**Raw data**
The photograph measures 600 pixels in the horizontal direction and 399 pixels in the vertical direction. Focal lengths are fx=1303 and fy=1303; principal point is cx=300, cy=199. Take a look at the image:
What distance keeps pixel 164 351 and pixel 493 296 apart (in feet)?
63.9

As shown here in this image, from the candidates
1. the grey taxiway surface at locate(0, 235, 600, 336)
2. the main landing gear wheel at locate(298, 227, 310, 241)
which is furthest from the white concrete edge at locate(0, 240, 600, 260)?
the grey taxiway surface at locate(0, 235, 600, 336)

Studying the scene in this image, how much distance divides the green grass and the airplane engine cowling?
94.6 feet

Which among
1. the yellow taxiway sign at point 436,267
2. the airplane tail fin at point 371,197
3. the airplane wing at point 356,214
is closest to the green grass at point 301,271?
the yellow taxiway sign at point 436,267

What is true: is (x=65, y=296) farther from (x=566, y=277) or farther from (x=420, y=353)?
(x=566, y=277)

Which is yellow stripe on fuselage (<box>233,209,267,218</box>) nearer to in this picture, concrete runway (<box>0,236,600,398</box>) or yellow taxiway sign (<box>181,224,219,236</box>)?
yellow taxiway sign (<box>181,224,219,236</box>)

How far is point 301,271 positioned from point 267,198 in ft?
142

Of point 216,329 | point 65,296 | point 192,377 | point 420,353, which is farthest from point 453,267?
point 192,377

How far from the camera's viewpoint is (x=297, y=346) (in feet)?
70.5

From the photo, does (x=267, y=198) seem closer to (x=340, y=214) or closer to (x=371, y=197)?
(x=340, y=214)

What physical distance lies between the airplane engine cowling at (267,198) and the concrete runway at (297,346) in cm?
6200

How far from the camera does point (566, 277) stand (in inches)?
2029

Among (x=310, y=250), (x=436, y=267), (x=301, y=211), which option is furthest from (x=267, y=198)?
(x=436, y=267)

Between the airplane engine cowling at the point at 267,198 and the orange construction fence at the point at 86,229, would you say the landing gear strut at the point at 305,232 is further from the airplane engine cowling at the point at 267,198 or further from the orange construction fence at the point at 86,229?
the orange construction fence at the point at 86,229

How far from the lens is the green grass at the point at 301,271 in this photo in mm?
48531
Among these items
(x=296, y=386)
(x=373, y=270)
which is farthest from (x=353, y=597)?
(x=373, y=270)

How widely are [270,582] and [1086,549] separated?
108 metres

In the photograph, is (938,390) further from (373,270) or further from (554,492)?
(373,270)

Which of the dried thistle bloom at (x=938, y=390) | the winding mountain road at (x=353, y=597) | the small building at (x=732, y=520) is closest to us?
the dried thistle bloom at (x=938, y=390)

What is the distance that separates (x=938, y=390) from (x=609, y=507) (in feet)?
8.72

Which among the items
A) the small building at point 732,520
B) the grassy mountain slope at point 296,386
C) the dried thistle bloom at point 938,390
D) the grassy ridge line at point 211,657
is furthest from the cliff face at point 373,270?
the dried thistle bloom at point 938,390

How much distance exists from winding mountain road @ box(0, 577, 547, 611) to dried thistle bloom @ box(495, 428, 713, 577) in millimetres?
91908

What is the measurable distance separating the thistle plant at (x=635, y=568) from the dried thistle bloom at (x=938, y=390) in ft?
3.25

**Problem requirements**
Rewrite everything from the line containing "Which among the items" down to the end of the records as a JSON list of strings, with one string per line and blank lines left out.

**Solution for this task**
[
  "Which among the items",
  "A) the small building at point 732,520",
  "B) the grassy mountain slope at point 296,386",
  "C) the dried thistle bloom at point 938,390",
  "D) the grassy ridge line at point 211,657",
  "is furthest from the cliff face at point 373,270?",
  "the dried thistle bloom at point 938,390",
  "How much distance exists from winding mountain road @ box(0, 577, 547, 611) to dried thistle bloom @ box(495, 428, 713, 577) in millimetres?",
  "91908",
  "What is the measurable distance separating the thistle plant at (x=635, y=568) from the dried thistle bloom at (x=938, y=390) in ft?",
  "3.25"
]